Novità Baku, l’ottimismo di Vettel

17 Giugno 2016

Formula 1, il tedesco avrà una Ferrari ancora migliore: «Qualifiche decisive»

La F1 uno sbarca per la prima volta in Azerbaigian, grazie al potere dei soldi del suo petrolio, e la Ferrari ci riprova a riaprire il Mondiale. Le Rosse sono in crescita e il secondo posto di Montreal di Vettel dimostra i progressi compiuti dai tecnici sulla SF16-H.

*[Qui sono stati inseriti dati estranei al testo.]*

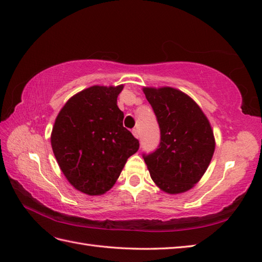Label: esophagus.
I'll use <instances>...</instances> for the list:
<instances>
[{"label": "esophagus", "mask_w": 262, "mask_h": 262, "mask_svg": "<svg viewBox=\"0 0 262 262\" xmlns=\"http://www.w3.org/2000/svg\"><path fill=\"white\" fill-rule=\"evenodd\" d=\"M132 133H133V136H135L137 139L140 138V135H139L138 129H133V130H132Z\"/></svg>", "instance_id": "esophagus-1"}]
</instances>
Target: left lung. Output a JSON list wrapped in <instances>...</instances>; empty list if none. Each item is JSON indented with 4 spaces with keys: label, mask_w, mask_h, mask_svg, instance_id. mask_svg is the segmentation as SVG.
<instances>
[{
    "label": "left lung",
    "mask_w": 262,
    "mask_h": 262,
    "mask_svg": "<svg viewBox=\"0 0 262 262\" xmlns=\"http://www.w3.org/2000/svg\"><path fill=\"white\" fill-rule=\"evenodd\" d=\"M160 129L158 149L143 154L150 176L168 194L190 189L204 175L215 149L210 122L201 107L172 87H144Z\"/></svg>",
    "instance_id": "1"
}]
</instances>
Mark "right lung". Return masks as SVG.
Returning <instances> with one entry per match:
<instances>
[{"label": "right lung", "mask_w": 262, "mask_h": 262, "mask_svg": "<svg viewBox=\"0 0 262 262\" xmlns=\"http://www.w3.org/2000/svg\"><path fill=\"white\" fill-rule=\"evenodd\" d=\"M119 86H92L69 98L57 115L51 147L67 180L87 195L113 187L138 139L123 126L124 114L116 100Z\"/></svg>", "instance_id": "1"}]
</instances>
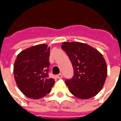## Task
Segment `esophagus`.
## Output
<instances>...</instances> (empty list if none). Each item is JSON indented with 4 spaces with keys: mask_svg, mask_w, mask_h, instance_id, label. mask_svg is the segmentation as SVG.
<instances>
[{
    "mask_svg": "<svg viewBox=\"0 0 121 121\" xmlns=\"http://www.w3.org/2000/svg\"><path fill=\"white\" fill-rule=\"evenodd\" d=\"M62 77H63V75H62V74H61V73L58 74V75H57V78H58V79L62 78Z\"/></svg>",
    "mask_w": 121,
    "mask_h": 121,
    "instance_id": "1",
    "label": "esophagus"
}]
</instances>
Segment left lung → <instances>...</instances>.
Segmentation results:
<instances>
[{
    "instance_id": "1",
    "label": "left lung",
    "mask_w": 121,
    "mask_h": 121,
    "mask_svg": "<svg viewBox=\"0 0 121 121\" xmlns=\"http://www.w3.org/2000/svg\"><path fill=\"white\" fill-rule=\"evenodd\" d=\"M61 48L73 67V77L65 81L69 91L78 99L95 96L106 78L107 65L103 56L95 48L80 42H64Z\"/></svg>"
}]
</instances>
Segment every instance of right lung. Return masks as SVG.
Returning <instances> with one entry per match:
<instances>
[{
    "instance_id": "add662e5",
    "label": "right lung",
    "mask_w": 121,
    "mask_h": 121,
    "mask_svg": "<svg viewBox=\"0 0 121 121\" xmlns=\"http://www.w3.org/2000/svg\"><path fill=\"white\" fill-rule=\"evenodd\" d=\"M50 48L37 45L17 55L13 67L14 78L20 91L28 98L41 99L49 93L54 79L48 76Z\"/></svg>"
}]
</instances>
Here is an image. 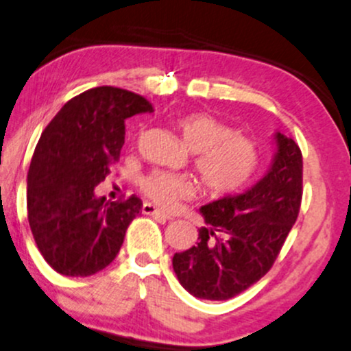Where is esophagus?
I'll return each instance as SVG.
<instances>
[{"instance_id": "34e87169", "label": "esophagus", "mask_w": 351, "mask_h": 351, "mask_svg": "<svg viewBox=\"0 0 351 351\" xmlns=\"http://www.w3.org/2000/svg\"><path fill=\"white\" fill-rule=\"evenodd\" d=\"M142 213L147 214V216H154V217L162 219V221H170V219H171V216L165 214L163 210H160L157 206H154V204H152V202H143Z\"/></svg>"}]
</instances>
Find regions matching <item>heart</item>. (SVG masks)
<instances>
[{
  "instance_id": "b5f03b06",
  "label": "heart",
  "mask_w": 351,
  "mask_h": 351,
  "mask_svg": "<svg viewBox=\"0 0 351 351\" xmlns=\"http://www.w3.org/2000/svg\"><path fill=\"white\" fill-rule=\"evenodd\" d=\"M184 147L196 154L194 171L202 188L213 196L237 193L253 178L260 165L255 142L234 134L226 122L206 112H193L176 122ZM142 189L152 201L165 209L175 208L191 196L193 186L186 178L173 173L155 171L147 176Z\"/></svg>"
}]
</instances>
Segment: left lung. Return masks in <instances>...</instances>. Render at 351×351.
<instances>
[{"instance_id":"obj_1","label":"left lung","mask_w":351,"mask_h":351,"mask_svg":"<svg viewBox=\"0 0 351 351\" xmlns=\"http://www.w3.org/2000/svg\"><path fill=\"white\" fill-rule=\"evenodd\" d=\"M276 154L250 189L201 206L206 226L196 245L175 253L173 269L194 298L226 301L269 271L296 222L302 199V154L274 134Z\"/></svg>"}]
</instances>
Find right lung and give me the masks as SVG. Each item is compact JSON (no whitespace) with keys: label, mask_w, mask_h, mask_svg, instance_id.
Instances as JSON below:
<instances>
[{"label":"right lung","mask_w":351,"mask_h":351,"mask_svg":"<svg viewBox=\"0 0 351 351\" xmlns=\"http://www.w3.org/2000/svg\"><path fill=\"white\" fill-rule=\"evenodd\" d=\"M152 111L141 95L98 86L71 98L42 132L27 173V219L57 273L91 276L119 253L142 201H108L95 188L119 160L125 119Z\"/></svg>","instance_id":"1"}]
</instances>
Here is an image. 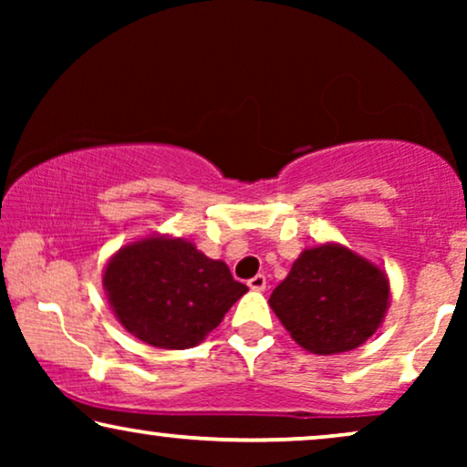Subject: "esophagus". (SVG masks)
<instances>
[{"instance_id":"esophagus-1","label":"esophagus","mask_w":467,"mask_h":467,"mask_svg":"<svg viewBox=\"0 0 467 467\" xmlns=\"http://www.w3.org/2000/svg\"><path fill=\"white\" fill-rule=\"evenodd\" d=\"M248 286H251L253 291H265V286H267V280H265L264 274H257V276L248 280Z\"/></svg>"}]
</instances>
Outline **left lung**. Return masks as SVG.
Instances as JSON below:
<instances>
[{"instance_id":"8db88e82","label":"left lung","mask_w":467,"mask_h":467,"mask_svg":"<svg viewBox=\"0 0 467 467\" xmlns=\"http://www.w3.org/2000/svg\"><path fill=\"white\" fill-rule=\"evenodd\" d=\"M391 286L385 270L350 248L325 242L306 248L270 306L299 347L337 355L361 347L387 315Z\"/></svg>"}]
</instances>
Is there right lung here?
<instances>
[{
	"label": "right lung",
	"mask_w": 467,
	"mask_h": 467,
	"mask_svg": "<svg viewBox=\"0 0 467 467\" xmlns=\"http://www.w3.org/2000/svg\"><path fill=\"white\" fill-rule=\"evenodd\" d=\"M104 289L131 336L157 348L184 350L206 340L248 286L193 242L152 234L112 254Z\"/></svg>",
	"instance_id": "right-lung-1"
}]
</instances>
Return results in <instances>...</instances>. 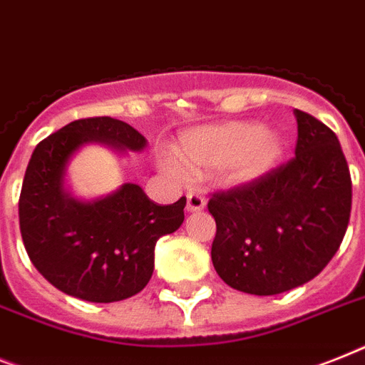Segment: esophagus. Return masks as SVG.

Anche Baku sono attese novità: la principale è l'ala posteriore pensata per migliorare l'efficienza aerodinamica a discapito del carico ma è cambiato anche l'alettone anteriore. Modifiche anche in altre parti della monoposto, il tutto per una configurazione a basso carico aerodinamico alla ricerca delle migliori prestazioni sul lungo rettilineo da 2,2 km e negli altri tratti veloci del nuovo tracciato cittadino che Hamilton paragona a una «autostrada». Vettel scommette sulle qualifiche per avere un buon posto nella griglia. «Se il sabato va bene - spiega - poi diventa tutto più semplice. Questo rimane il nostro obiettivo, anche se questa è una pista nuova». Gli aggiornamenti apportati in Canada, in particolare al turbo, «hanno fatto la differenza. Ma soprattutto penso che sia stato il weekend pulito ad aiutarci perché in quelli precedenti abbiamo un po’ pasticciato, soprattutto nelle qualifiche, e non siamo stati in grado di sprigionare tutto il potenziale». Nelle qualifiche a Montreal «ci siamo qualificati nel posto che compete alla nostra vettura. Domenica abbiamo vissuto una gara priva di contrattempi e siamo riusciti a mettere Hamilton sotto pressione». Niente è ancora perduto nella corsa al titolo. Anche se la differenza di punti resta notevole (Vettel ha 38 punti di ritardo da Nico Rosberg, leader con 116, davanti al compagno di squadra Hamilton, secondo con 107) la strada è ancora lunghissima: mancano infatti 14 gare. Una pista tutta da scoprire quella di Baku, dove sarà fondamentale anche la variabile meteorologica. Dopo il freddo canadese i team sono attesi da condizioni di caldo intenso, con temperatura al suolo ben superiori ai 30 gradi.

Intanto Bernie Ecclestone, il re dello show business del circus, spegne le polemiche dei gruppi per i diritti umani contro la situazione in Azerbaigian. «I diritti umani in Azerbaigian? Io ho la coscienza a posto» taglia corto Ecclestone che la settimana scorsa si è rifiutato anche di confrontarsi con Amnesty International e altri. «Qualcuno mi spieghi quali sono i diritti umani - ha aggiunto -. In Azerbaigian non ci sono corse dove c'è corruzione».